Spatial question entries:
####################

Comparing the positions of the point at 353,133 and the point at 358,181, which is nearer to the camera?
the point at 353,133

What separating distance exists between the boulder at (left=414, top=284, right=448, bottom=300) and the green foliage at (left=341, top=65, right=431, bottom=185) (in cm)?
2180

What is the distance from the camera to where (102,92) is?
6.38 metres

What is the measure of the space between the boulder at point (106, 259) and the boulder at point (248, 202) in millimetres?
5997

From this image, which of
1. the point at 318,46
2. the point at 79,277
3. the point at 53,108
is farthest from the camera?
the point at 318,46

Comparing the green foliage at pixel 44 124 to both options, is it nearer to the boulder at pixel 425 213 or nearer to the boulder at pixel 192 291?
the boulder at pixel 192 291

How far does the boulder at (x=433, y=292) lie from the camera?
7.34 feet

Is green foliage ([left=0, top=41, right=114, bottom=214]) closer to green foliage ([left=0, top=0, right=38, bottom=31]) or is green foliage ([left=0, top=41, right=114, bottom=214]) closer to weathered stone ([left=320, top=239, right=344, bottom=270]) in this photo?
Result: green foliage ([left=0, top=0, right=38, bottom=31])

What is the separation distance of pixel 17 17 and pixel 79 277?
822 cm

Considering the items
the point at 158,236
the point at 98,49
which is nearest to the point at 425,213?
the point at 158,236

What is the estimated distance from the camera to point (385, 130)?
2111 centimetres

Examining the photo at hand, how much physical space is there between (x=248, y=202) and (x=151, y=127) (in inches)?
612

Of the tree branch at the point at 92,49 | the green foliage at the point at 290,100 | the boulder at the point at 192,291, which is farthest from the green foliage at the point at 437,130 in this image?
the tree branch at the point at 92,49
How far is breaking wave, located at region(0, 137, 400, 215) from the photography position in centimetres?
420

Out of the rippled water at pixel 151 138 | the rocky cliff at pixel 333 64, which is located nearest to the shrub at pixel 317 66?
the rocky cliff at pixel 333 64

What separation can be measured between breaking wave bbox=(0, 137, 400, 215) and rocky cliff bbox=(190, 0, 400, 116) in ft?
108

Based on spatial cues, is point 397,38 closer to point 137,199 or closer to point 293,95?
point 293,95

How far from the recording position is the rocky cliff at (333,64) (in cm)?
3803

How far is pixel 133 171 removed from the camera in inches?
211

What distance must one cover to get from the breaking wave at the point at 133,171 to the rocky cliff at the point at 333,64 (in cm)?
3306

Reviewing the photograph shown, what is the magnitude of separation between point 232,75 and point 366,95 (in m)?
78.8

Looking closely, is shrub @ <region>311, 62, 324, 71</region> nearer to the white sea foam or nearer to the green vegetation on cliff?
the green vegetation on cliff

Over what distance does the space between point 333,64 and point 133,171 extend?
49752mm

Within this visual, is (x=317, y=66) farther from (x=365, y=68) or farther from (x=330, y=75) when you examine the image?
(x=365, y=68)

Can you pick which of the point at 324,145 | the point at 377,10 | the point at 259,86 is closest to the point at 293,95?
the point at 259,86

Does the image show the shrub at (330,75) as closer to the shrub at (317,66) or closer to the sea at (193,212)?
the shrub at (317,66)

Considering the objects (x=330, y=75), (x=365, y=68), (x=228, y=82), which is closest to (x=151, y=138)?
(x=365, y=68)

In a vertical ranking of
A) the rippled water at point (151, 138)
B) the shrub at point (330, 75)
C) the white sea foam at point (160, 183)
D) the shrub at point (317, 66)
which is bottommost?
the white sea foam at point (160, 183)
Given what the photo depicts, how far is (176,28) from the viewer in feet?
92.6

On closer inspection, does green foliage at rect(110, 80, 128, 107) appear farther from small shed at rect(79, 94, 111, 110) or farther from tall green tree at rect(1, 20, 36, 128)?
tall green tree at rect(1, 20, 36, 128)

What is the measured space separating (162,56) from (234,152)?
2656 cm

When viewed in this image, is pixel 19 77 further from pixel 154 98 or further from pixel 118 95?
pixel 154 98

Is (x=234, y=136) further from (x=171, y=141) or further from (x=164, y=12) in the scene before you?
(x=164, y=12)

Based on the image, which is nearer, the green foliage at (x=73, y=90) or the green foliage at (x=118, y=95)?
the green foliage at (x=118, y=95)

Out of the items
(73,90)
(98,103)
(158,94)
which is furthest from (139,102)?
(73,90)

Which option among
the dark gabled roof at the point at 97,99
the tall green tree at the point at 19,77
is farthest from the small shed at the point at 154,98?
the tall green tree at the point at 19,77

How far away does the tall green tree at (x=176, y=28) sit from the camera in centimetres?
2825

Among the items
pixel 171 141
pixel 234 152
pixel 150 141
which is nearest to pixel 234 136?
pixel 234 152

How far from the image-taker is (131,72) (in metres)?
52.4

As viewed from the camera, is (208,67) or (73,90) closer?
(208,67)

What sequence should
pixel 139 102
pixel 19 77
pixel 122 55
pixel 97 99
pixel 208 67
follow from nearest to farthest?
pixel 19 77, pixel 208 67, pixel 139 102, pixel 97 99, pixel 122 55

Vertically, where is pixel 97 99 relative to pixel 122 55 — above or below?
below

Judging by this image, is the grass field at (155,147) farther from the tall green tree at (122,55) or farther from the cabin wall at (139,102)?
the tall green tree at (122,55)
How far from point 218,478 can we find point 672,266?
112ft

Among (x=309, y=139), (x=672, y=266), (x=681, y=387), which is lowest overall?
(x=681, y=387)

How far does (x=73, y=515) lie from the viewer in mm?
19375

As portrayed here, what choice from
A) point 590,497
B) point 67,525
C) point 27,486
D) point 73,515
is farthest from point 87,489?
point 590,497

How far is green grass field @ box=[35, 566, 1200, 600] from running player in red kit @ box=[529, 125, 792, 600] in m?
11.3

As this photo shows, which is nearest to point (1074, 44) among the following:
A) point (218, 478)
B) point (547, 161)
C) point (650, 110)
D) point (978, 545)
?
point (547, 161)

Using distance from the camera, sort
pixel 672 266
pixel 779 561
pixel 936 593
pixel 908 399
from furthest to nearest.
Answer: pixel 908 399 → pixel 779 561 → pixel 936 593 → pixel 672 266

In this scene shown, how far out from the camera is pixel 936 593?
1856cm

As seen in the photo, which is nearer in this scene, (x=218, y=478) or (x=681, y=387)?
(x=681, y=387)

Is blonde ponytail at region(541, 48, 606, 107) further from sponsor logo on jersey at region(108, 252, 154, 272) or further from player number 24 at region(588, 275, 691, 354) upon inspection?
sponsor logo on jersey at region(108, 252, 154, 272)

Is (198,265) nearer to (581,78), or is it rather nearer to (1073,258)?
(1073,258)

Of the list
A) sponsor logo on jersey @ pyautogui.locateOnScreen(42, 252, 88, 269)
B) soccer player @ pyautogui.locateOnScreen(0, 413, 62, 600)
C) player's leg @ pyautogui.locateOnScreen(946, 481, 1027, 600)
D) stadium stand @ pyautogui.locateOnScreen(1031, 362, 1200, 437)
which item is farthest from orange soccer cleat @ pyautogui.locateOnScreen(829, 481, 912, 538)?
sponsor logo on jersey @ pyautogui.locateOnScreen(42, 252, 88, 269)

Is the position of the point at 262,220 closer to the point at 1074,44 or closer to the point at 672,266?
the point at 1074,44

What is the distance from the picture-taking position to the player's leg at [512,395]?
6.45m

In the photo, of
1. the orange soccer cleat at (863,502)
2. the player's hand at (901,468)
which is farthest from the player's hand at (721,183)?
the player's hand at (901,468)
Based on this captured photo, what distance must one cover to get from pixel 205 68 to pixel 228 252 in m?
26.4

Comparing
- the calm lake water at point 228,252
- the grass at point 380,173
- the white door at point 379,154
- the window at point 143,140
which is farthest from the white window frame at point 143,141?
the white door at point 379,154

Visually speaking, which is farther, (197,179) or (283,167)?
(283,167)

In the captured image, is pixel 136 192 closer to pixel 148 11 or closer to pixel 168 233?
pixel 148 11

####################

Exercise: Extract, unchanged, the closing run of lines that opens with the line containing "Based on this" and ends with the last line.

Full response:
Based on this captured photo, what distance must one cover to get from pixel 205 68 to pixel 228 252 in m?
26.4

Comparing
- the calm lake water at point 228,252
- the grass at point 380,173
- the white door at point 379,154
- the window at point 143,140
which is farthest from the white window frame at point 143,141?
the white door at point 379,154

Visually speaking, which is farther, (197,179) or (283,167)?
(283,167)

In the captured image, is pixel 136 192 closer to pixel 148 11 or closer to pixel 168 233?
pixel 148 11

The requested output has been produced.